In June 2021, Blair became a spokesman for Anna Paulina Luna. In July 2021, the conservative commentator Tudor Dixon hired Blair to help her campaign in the 2022 Michigan gubernatorial election as her lead strategist. He registered the domain name for Saving Arizona PAC, a political action committee in support of Blake Masters in the 2022 Senate election in Arizona. With Andy Surabian, Blair lead a political action committee to challenge representative Liz Cheney's re-election campaign. Concurrently, Blair worked on Luna and Cory Mills's campaigns. With Andy Surabian, he led a political action committee, American Leadership PAC, to advance representative Jim Banks's policies.

===Trump campaign and Republican National Committee (2022–2024)===
In March 2024, Blair was appointed the political director of Trump's 2024 presidential campaign. That month, Michael Whatley, the chair of the Republican National Committee, announced that Blair would served as the committee's political director; he was involved in the drafting of the committee's platform that year. Among Blair's initial responsibilities included using information gathered from working in the DeSantis administration against the governor. Blair focused on attracting low and mid-propensity voters, apolitical men, and African Americans. He coordinated a voter outreach effort intended to be run at a lower cost than the million spent on the field operation for Trump's 2020 campaign. He signed data sharing agreements with Turning Point Action and America First Works to facilitate canvassing.

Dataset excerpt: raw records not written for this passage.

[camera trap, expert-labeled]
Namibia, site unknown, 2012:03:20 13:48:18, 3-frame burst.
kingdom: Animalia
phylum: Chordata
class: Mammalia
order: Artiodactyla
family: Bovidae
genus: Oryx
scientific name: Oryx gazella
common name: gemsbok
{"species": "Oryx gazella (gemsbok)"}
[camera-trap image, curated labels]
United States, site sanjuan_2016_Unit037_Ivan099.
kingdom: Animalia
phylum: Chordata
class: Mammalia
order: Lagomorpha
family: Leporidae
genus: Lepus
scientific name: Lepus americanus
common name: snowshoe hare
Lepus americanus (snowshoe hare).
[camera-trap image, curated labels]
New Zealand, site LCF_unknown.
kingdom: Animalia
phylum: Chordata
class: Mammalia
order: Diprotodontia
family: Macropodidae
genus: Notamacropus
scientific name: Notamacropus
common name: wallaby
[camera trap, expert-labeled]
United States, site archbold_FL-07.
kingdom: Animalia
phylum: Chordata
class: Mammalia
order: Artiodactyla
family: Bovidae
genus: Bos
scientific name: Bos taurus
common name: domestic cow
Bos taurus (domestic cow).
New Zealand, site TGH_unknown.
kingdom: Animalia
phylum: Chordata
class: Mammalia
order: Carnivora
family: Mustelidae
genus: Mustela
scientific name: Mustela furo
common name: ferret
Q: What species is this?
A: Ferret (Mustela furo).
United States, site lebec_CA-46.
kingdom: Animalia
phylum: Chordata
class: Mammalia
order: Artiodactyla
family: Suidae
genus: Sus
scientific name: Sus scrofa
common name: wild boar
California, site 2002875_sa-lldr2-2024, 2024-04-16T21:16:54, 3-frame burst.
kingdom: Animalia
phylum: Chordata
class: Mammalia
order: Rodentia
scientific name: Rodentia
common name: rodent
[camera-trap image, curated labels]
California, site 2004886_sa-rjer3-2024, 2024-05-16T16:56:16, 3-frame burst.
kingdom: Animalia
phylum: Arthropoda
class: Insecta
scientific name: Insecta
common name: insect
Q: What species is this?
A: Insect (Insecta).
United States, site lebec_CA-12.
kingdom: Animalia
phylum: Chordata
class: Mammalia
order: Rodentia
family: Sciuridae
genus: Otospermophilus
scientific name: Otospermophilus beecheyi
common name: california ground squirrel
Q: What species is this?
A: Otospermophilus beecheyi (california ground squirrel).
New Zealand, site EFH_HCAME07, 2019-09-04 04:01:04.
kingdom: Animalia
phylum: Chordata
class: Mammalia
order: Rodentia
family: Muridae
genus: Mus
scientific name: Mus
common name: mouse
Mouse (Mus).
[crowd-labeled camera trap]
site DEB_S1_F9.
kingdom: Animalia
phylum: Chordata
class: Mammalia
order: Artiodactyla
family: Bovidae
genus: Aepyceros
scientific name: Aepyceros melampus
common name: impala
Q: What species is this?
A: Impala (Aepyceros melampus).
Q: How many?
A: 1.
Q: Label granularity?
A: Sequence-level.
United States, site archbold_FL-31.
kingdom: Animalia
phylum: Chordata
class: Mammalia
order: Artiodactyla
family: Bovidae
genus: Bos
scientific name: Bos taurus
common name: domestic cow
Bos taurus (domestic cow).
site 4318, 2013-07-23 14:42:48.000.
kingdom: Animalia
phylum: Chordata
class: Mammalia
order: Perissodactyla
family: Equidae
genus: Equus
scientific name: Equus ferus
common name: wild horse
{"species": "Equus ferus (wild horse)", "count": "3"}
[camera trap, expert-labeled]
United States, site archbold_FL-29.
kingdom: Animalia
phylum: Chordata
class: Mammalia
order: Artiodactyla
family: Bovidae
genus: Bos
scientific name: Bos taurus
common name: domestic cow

==White House Deputy Chief of Staff (2025–present)==
In November 2024, The Washington Post reported that Blair was expected to be named as a White House deputy chief of staff. On November 13, Trump named Blair as his deputy chief of staff for legislative, political and public affairs. In February 2025, Politico described him as an opponent of Elon Musk's work within the federal government. With Russell Vought, the director of the Office of Management and Budget, and James Braid, the White House director of legislative affairs, he participated in budget talks with Congress in May. Blair presented Trump with plans to redraw congressional maps to favor Republicans in April, beginning a mid-decade redistricting cycle. His strategy towards Congress was described by The Wall Street Journal as aggressive; according to the Journal, outgoing Georgia representative Marjorie Taylor Greene described Blair and his associates as "dismissive" towards her. Blair reportedly discouraged New York representative Mike Lawler from running for governor in the 2026 election and Michigan representative Bill Huizenga for running in the 2026 Senate election.

Blair has additionally managed the Trump administration's strategy for the broader 2026 elections. In April 2026, Trump announced that Blair would take a temporary leave of absence from his position to manage Trump's political operation for the midterms. He is set to be succeeded by Richard Walters.

==Views==
Blair has described himself as "pretty far to the right", according to The Wall Street Journal.